Hortense, KSW's first steam engine.
Kinetic Steam Works (KSW), a Bay Area collective dedicated to steam powered kinetic art, came together in 2005 to explore and repurpose the artifacts of clockwork modernity. Since then they've brought to life nearly a dozen pieces of art that have displayed awesome feats of steam power for Bay Area audiences at events like Maker Faire, Sand by the Ton and Best of the West. I first discovered KSW at Maker Faire a few years ago and was so impressed with their steam engines that I had to learn more!
If you've ever been interested in the steampunk genre, engines or steam then KSW is for you. As KSW mentions on their site, the reasons for exploring steamworks are inspired by the technological and romantic notions of yore:
"The steam engine embodied the ideologies, desires and dreams of its era, of Jules Verne and H.G. Wells, a bright and shining future where technology was built by hand. They were the aspirational finned cars and rockets of their day. Most recently, steam has been represented by romantic industrial arts and the literary movements of retro sci-fi, steampunk, and gothic neo-Victorianism. The arch modernity of the steam-driven Industrial Revolution is a powerful metaphor that explores our present and future through the nostalgic past."
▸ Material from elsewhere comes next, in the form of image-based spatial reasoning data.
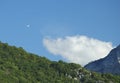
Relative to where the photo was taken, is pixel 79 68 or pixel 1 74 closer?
pixel 1 74

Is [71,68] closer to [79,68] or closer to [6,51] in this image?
[79,68]

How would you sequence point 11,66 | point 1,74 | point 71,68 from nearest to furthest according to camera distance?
point 1,74 → point 11,66 → point 71,68

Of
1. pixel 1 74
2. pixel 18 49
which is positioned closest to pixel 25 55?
pixel 18 49

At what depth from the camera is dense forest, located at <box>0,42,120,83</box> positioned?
170 meters

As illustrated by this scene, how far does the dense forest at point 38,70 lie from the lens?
17038 cm

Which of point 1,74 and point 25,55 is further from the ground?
point 25,55

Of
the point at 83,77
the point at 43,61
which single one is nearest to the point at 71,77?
the point at 83,77

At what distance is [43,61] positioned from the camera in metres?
192

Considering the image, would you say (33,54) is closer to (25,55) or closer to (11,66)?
(25,55)

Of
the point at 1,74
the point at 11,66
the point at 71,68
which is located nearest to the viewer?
the point at 1,74

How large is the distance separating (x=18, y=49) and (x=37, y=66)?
14811 millimetres

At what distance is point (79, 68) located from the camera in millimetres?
185375

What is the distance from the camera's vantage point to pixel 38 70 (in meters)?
179

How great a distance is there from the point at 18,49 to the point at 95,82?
33115 mm
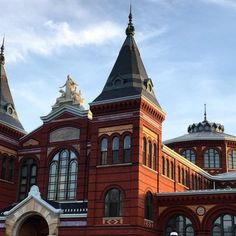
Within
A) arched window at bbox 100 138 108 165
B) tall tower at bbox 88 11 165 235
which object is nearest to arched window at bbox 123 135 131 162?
tall tower at bbox 88 11 165 235

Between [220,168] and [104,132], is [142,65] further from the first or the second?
[220,168]

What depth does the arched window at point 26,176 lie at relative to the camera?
4578cm

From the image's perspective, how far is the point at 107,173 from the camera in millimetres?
37375

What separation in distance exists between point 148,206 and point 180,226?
292cm

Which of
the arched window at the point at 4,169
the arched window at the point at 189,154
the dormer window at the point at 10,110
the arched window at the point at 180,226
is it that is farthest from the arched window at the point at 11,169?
the arched window at the point at 189,154

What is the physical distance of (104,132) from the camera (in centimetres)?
3872

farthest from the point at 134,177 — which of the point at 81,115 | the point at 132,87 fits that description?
the point at 81,115

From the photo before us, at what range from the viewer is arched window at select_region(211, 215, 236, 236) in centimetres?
3606

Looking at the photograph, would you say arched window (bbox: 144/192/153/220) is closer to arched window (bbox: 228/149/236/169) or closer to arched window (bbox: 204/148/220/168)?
arched window (bbox: 204/148/220/168)

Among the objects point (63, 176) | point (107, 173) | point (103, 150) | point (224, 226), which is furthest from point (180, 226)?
point (63, 176)

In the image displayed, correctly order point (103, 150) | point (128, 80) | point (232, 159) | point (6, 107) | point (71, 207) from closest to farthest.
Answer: point (103, 150)
point (71, 207)
point (128, 80)
point (6, 107)
point (232, 159)

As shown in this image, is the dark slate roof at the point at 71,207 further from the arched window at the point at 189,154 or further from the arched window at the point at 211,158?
the arched window at the point at 211,158

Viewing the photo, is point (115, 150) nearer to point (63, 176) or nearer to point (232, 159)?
point (63, 176)

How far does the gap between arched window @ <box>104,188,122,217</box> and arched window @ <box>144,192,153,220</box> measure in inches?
80.1
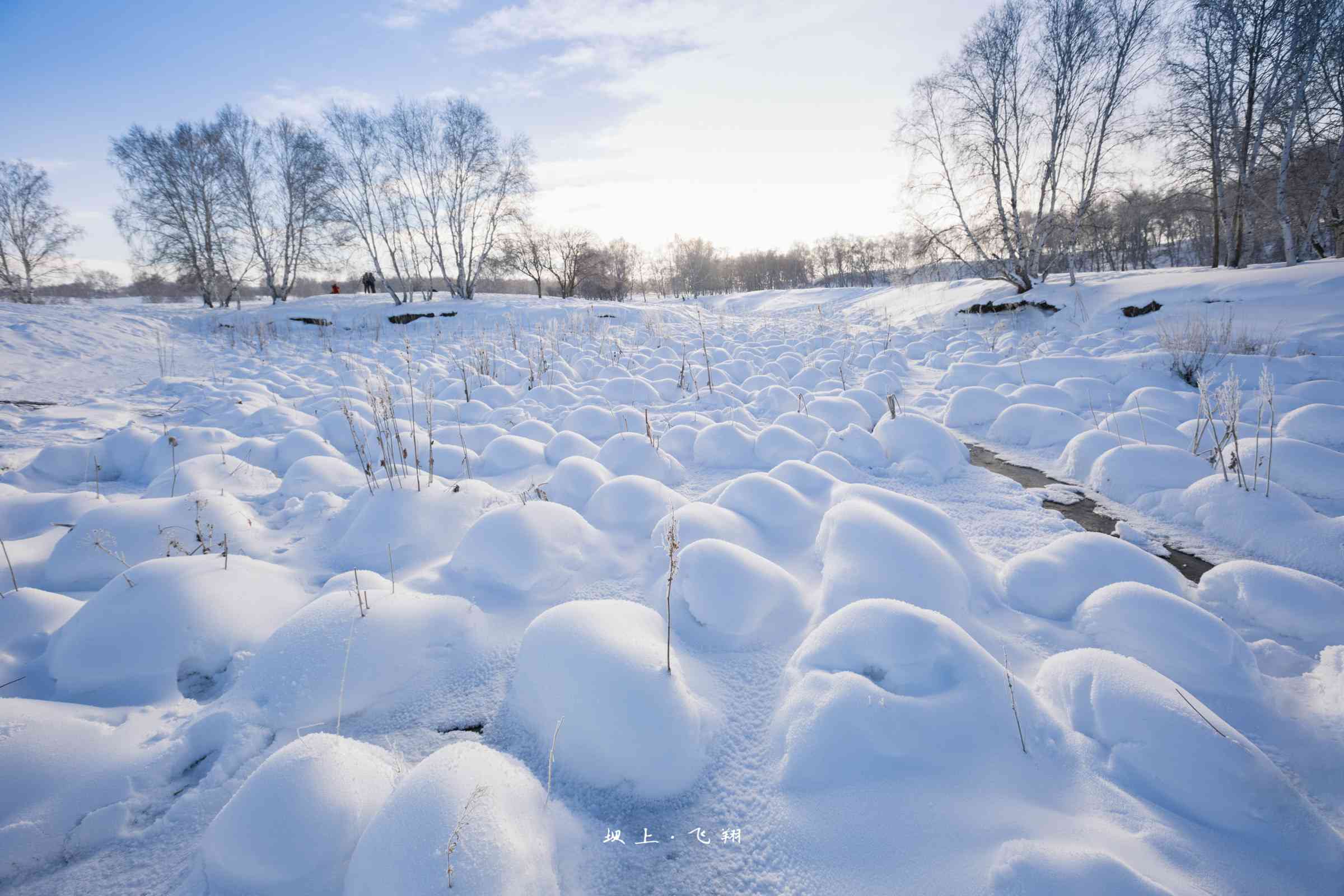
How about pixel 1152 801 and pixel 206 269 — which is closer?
pixel 1152 801

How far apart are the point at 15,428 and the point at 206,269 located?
1921 centimetres

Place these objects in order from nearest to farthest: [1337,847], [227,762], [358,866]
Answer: [358,866], [1337,847], [227,762]

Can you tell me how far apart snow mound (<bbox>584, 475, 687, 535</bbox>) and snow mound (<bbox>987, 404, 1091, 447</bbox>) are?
112 inches

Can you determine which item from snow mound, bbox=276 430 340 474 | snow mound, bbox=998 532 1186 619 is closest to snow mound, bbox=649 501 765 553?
snow mound, bbox=998 532 1186 619

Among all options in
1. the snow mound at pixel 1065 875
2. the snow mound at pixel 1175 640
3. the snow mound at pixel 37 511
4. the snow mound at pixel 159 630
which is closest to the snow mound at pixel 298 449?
the snow mound at pixel 37 511

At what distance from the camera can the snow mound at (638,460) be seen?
3119 millimetres

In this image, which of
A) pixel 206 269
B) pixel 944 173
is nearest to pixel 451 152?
pixel 206 269

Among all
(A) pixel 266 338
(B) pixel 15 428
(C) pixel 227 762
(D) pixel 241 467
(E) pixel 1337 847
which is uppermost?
(A) pixel 266 338

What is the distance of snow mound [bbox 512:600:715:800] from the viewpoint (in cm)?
116

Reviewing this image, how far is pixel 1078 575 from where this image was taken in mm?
1808

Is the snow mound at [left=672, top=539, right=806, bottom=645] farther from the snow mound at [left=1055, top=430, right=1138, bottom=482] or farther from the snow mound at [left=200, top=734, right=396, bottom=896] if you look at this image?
the snow mound at [left=1055, top=430, right=1138, bottom=482]

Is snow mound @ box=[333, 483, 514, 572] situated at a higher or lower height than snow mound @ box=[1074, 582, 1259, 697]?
higher

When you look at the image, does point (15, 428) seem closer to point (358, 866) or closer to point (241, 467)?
point (241, 467)

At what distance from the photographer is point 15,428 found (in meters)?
3.86
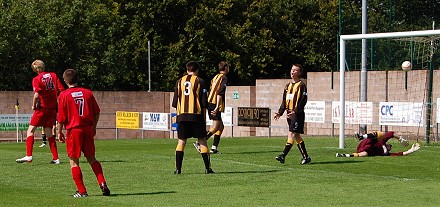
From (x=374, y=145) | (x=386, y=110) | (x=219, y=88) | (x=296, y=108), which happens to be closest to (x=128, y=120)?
(x=386, y=110)

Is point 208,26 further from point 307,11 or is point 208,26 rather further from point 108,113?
point 108,113

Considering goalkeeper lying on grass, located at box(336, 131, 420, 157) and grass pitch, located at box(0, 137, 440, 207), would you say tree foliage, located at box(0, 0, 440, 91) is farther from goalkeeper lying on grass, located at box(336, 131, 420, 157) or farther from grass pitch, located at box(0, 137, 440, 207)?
grass pitch, located at box(0, 137, 440, 207)

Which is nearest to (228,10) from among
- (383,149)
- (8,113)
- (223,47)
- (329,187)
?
(223,47)

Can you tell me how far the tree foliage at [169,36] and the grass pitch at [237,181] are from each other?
30484 millimetres

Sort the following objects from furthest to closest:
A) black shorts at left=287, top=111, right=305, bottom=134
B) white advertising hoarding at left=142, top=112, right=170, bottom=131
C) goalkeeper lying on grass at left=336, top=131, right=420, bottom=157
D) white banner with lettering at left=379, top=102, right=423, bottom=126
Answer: white advertising hoarding at left=142, top=112, right=170, bottom=131 → white banner with lettering at left=379, top=102, right=423, bottom=126 → goalkeeper lying on grass at left=336, top=131, right=420, bottom=157 → black shorts at left=287, top=111, right=305, bottom=134

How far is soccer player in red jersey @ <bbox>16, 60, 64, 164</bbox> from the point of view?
1861 cm

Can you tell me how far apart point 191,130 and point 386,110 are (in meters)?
15.4

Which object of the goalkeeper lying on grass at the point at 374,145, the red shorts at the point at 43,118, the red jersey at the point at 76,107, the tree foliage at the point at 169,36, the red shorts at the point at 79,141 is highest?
the tree foliage at the point at 169,36

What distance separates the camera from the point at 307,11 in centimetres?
6297

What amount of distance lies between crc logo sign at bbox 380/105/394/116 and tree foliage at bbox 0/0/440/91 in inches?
711

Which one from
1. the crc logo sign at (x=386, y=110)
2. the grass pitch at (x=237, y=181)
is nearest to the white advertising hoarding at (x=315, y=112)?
the crc logo sign at (x=386, y=110)

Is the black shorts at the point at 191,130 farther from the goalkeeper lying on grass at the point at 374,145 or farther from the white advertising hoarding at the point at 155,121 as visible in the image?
the white advertising hoarding at the point at 155,121

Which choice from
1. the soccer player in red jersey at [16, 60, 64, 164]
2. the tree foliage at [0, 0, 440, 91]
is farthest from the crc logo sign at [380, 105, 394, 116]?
the tree foliage at [0, 0, 440, 91]

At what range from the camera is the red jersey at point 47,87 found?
18609 millimetres
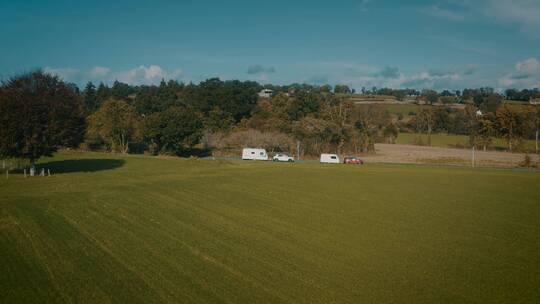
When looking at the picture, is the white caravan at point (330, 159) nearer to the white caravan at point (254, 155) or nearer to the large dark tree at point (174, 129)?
the white caravan at point (254, 155)

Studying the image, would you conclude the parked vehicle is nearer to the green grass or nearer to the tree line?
the tree line

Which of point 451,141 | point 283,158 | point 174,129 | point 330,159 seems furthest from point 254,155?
point 451,141

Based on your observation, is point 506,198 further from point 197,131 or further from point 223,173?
point 197,131

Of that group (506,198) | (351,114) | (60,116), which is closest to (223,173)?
(60,116)

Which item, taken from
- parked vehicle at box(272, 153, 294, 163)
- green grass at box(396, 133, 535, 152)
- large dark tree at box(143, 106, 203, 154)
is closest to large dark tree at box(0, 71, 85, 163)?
large dark tree at box(143, 106, 203, 154)

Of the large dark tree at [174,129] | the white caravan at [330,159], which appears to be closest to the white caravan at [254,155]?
the white caravan at [330,159]

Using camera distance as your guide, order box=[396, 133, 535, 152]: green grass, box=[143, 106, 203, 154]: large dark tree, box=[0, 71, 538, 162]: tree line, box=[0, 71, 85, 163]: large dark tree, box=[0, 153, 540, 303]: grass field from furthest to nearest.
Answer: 1. box=[396, 133, 535, 152]: green grass
2. box=[143, 106, 203, 154]: large dark tree
3. box=[0, 71, 538, 162]: tree line
4. box=[0, 71, 85, 163]: large dark tree
5. box=[0, 153, 540, 303]: grass field
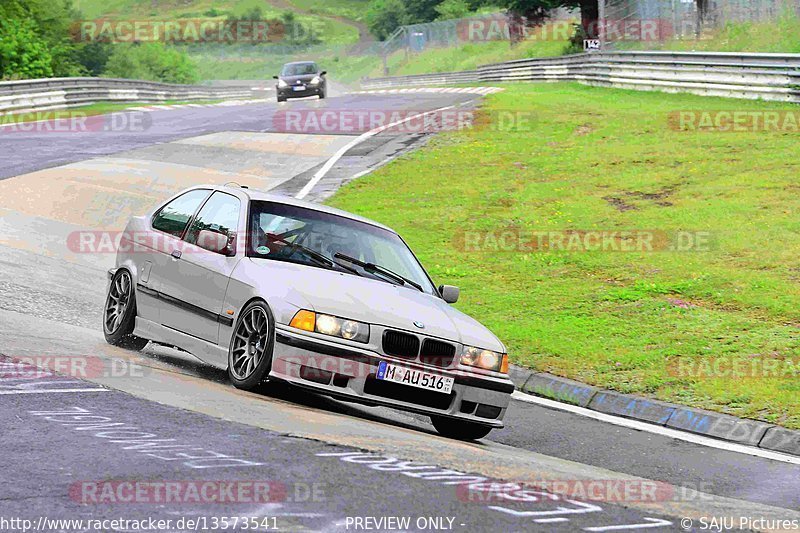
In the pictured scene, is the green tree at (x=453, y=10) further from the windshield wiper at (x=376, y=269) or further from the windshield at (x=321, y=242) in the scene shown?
the windshield wiper at (x=376, y=269)

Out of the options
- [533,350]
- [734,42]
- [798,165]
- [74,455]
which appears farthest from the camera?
[734,42]

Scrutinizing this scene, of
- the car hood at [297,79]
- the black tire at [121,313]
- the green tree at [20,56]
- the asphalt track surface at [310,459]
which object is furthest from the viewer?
the green tree at [20,56]

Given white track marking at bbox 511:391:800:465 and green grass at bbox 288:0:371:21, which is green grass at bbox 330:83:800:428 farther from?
green grass at bbox 288:0:371:21

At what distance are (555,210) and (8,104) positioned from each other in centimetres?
2183

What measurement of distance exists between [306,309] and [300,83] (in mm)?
42018

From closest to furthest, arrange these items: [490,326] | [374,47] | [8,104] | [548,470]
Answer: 1. [548,470]
2. [490,326]
3. [8,104]
4. [374,47]

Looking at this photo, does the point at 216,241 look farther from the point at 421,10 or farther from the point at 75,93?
the point at 421,10

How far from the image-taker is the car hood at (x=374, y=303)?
814 centimetres

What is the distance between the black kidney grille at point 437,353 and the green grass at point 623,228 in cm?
296

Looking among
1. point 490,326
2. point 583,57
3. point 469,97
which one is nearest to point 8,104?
point 469,97

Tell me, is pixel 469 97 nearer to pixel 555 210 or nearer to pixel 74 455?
pixel 555 210

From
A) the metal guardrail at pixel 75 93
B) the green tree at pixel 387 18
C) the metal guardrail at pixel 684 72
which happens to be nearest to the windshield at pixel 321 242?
the metal guardrail at pixel 684 72

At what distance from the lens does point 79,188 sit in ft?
68.8

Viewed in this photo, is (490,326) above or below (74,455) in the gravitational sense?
below
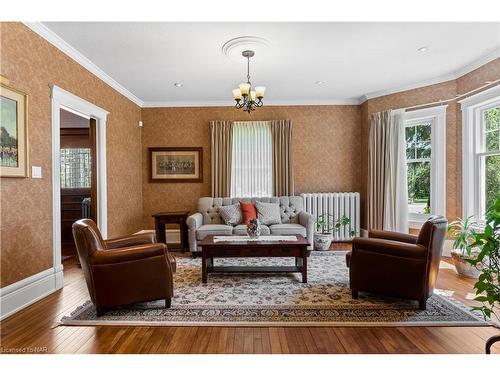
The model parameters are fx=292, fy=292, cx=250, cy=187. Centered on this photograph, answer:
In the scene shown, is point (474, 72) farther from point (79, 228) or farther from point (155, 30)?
point (79, 228)

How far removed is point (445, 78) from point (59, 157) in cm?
544

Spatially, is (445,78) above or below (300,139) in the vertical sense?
above

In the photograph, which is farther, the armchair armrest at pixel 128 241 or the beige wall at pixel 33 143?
the armchair armrest at pixel 128 241

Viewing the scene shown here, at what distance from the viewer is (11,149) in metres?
2.67

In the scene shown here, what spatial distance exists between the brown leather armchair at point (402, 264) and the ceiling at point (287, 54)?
2071 mm

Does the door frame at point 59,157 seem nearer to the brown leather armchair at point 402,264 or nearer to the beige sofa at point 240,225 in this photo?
the beige sofa at point 240,225

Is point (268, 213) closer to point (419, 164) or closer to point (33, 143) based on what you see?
point (419, 164)

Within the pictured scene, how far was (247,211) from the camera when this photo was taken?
197 inches

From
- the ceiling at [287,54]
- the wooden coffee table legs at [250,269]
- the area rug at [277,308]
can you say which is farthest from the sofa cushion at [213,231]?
the ceiling at [287,54]

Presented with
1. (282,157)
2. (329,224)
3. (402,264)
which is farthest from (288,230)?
(402,264)

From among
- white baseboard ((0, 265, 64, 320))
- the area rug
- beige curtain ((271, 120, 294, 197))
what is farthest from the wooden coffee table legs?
beige curtain ((271, 120, 294, 197))

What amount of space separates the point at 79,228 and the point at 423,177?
500 cm

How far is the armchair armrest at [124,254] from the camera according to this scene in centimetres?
252

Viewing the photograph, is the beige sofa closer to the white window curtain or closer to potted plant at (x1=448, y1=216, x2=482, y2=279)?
the white window curtain
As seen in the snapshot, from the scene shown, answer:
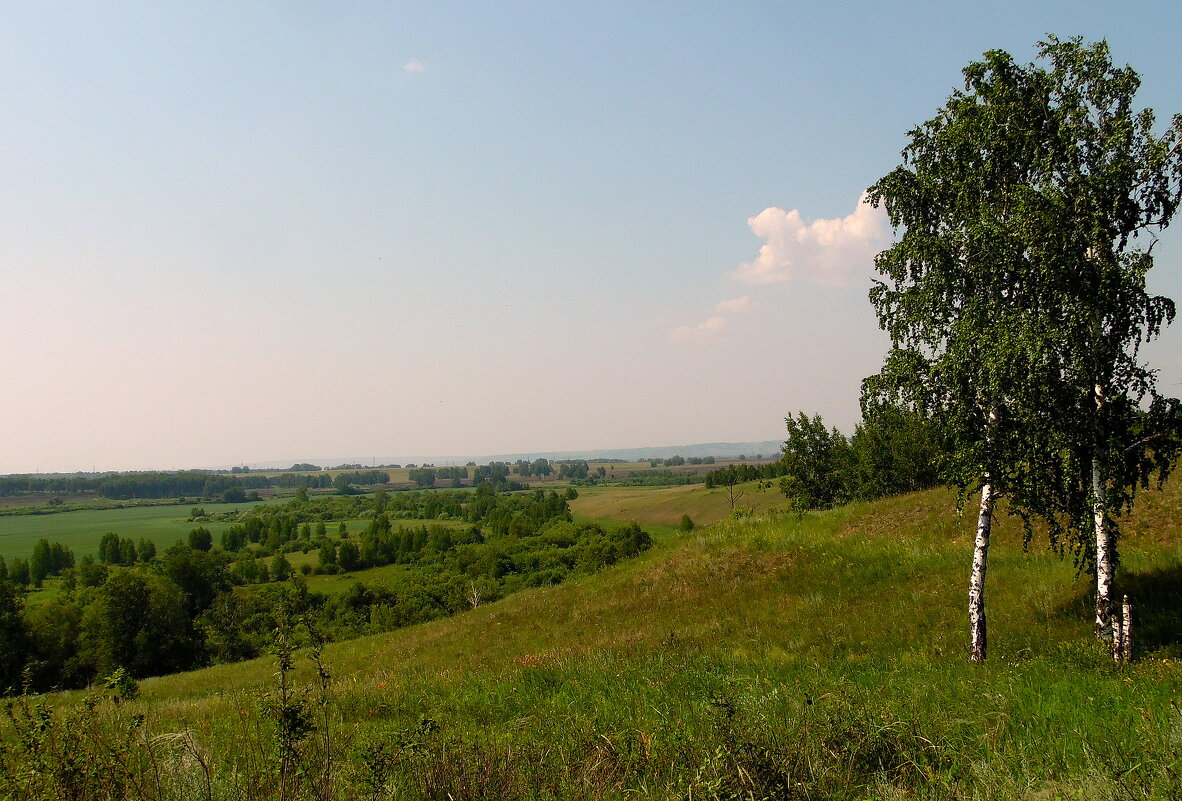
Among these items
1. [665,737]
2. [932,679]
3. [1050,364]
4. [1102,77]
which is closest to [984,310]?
[1050,364]

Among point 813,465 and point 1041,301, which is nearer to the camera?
point 1041,301

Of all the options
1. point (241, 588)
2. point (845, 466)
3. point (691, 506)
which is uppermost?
point (845, 466)

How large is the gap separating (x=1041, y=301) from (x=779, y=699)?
1014cm

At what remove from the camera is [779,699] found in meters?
8.70

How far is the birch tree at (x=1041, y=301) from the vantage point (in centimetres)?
1218

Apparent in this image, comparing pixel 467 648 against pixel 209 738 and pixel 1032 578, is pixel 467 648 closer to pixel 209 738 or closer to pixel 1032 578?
pixel 209 738

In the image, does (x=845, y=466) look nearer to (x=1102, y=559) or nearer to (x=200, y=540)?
(x=1102, y=559)

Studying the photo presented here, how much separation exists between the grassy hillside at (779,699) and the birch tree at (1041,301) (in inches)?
144

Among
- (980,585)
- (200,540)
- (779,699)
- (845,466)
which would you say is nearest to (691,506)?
(845,466)

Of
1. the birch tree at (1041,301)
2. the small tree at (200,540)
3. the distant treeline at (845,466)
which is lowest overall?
the small tree at (200,540)

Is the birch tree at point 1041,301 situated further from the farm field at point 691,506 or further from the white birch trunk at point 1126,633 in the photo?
the farm field at point 691,506

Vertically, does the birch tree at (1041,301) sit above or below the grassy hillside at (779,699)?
above

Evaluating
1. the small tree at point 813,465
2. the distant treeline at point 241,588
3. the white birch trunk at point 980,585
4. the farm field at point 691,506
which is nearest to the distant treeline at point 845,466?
the small tree at point 813,465

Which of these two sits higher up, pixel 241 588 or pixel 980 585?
pixel 980 585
Hortense is the first engine in KSW's steam power collection. The traction engine is used to power the larger kinetic art pieces. The Case can power kinetic art via the flywheel and belt drive, pulling and/or pushing a moving display, or through auxiliary steam lines providing direct steam pressure.
The other centerpiece of their collection is Pappy (seen below), a 1917, 75 horsepower, J.I. Case Traction Engine that has been lovingly restored by the KSW team.